### Что требуется сделать
- A) Процитируйте из исходного текста отрывок от «Вы придираетесь, скажут» до «что явно хуже?» включительно.
- B) Ответьте по исходному тексту:
(i) В какой одежде появляется охотник Эрик?
(ii) Кто, по словам автора, сочинил либретто в данном случае?
(iii) Какой принцип, по мнению автора, не знают или забывают нынешние оперные постановщики?

### Исходный текст

============================================================

Охотник Эрик, влюбленный в Сенту, появляется в махровом халате - видимо, он тренировался в соседнем мужском зале. Такое еще допустить можно. Но вот в тот же зал во всей походной экипировке приходят Даланд, отец Сенты, вернувшийся из плавания, и Скиталец, которого он мечтает познакомить с дочерью и женить на ней. Интересно, когда господин Конвичный возвращается из гастрольной поездки в родной город, да еще с гостем, он тоже первым делом, даже не переодевшись, спешит с чемоданом в спортзал? А владелица (тренерша) немедленно отменила все последующие занятия, чтобы Сента и Скиталец могли объясниться (делают они это по воле композитора довольно долго)?

Вы придираетесь, скажут мне, к чему эти реалистические меркантильности, какая разница - отменила, не отменила! Это все оперные условности. Я не против условностей, когда они способствуют установлению нужной атмосферы, и даже за них, особенно в фантастической опере. Если же режиссер придумывает что-то, атмосфере, создаваемой композитором, противоречащее, - извините. Можно даже изобрести что-то, соответствующее музыке лучше, чем то, что сочинил либреттист. Помня при этом, что композитор вдохновлялся все же имеющимся либретто (в данном конкретном случае, между прочим, сочиненным им самим!), а не вашими фантазиями. Но зачем же придумывать то, что явно хуже?

Зачем, например, Конвичный во всех действиях оперы вводит бессловесную роль некой девицы, появляющейся в белом одеянии, напоминающем ночную рубашку? Когда она материализовалась во время первой арии Скитальца, я подумал, что это воплощение мечты моряка-изгоя о любящей женщине, и даже готов был смириться с этим, если бы не странные ужимки и улыбочки сего призрака, более подходящие для девицы из портового борделя, чем для ожившего романтического идеала. Появление той же девицы с той же двусмысленной улыбочкой в спортзале во время объяснений Эрика с Сентой поставило меня в тупик. Здесь-то что сей сон значит? Намек на то, что сердце красавицы склонно к измене, хотя это и из другой оперы? Помимо всего прочего режиссер не учел, что девица-статистка довольно изящна, а певица, исполнительница главной женской роли, слегка полновата, и обтягивающая ее бюст спортивная майка (Сента ведь на тренировку пришла!) это только подчеркивала. Зачем этот контраст нужен? Его же ни в либретто, ни в партитуре просто нет, это чисто режиссерский фантом! Жаль, что нынешние оперные постановщики не знают или забывают известный принцип "бритвы Оккама" - "не множьте сущности без необходимости"...

============================================================

### Фрагменты записей
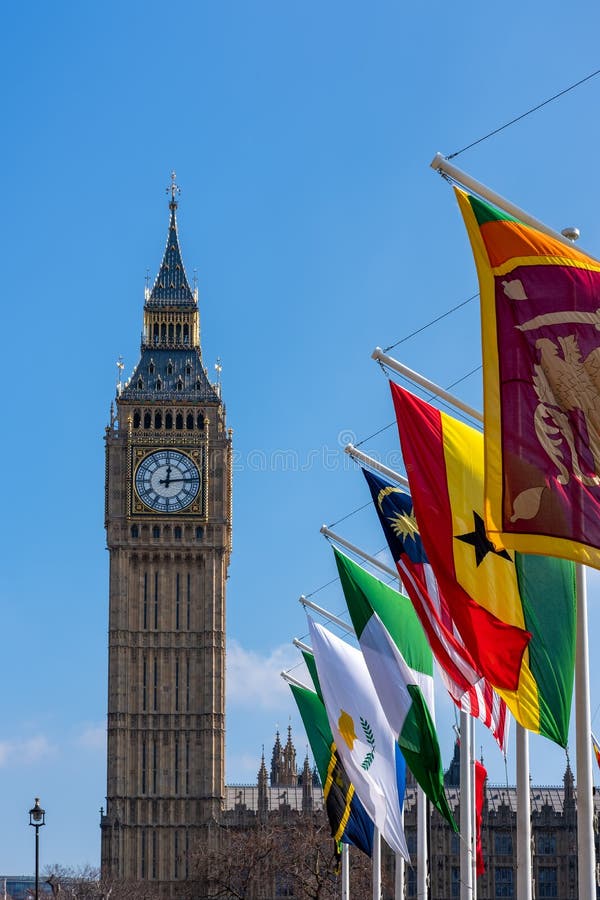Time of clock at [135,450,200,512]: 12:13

============================================================

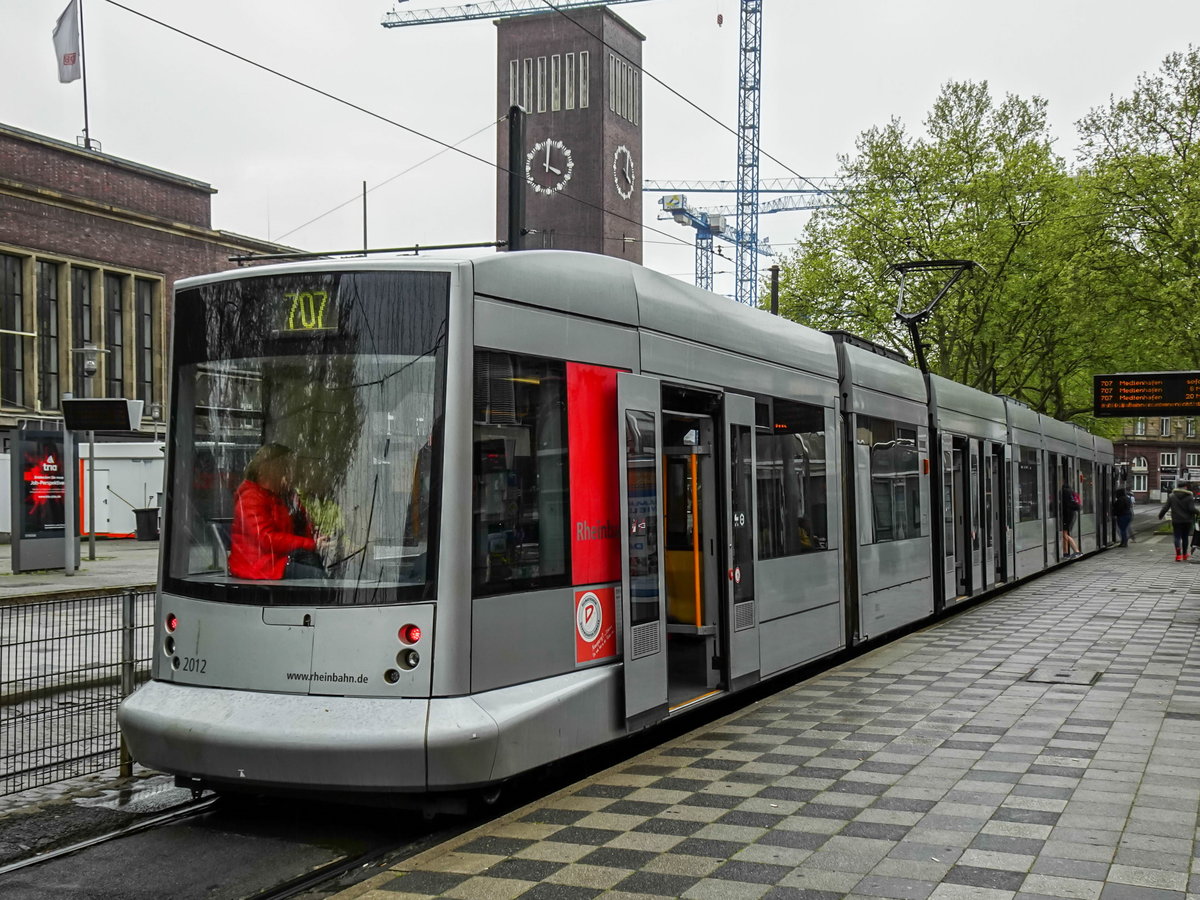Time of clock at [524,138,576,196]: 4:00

============================================================

### Ответы по порядку
- A)
Вы придираетесь, скажут мне, к чему эти реалистические меркантильности, какая разница - отменила, не отменила! Это все оперные условности. Я не против условностей, когда они способствуют установлению нужной атмосферы, и даже за них, особенно в фантастической опере. Если же режиссер придумывает что-то, атмосфере, создаваемой композитором, противоречащее, - извините. Можно даже изобрести что-то, соответствующее музыке лучше, чем то, что сочинил либреттист. Помня при этом, что композитор вдохновлялся все же имеющимся либретто (в данном конкретном случае, между прочим, сочиненным им самим!), а не вашими фантазиями. Но зачем же придумывать то, что явно хуже?

- B)
(i) В махровом халате.
(ii) Сам композитор.
(iii) Принцип «бритвы Оккама»: «не множьте сущности без необходимости».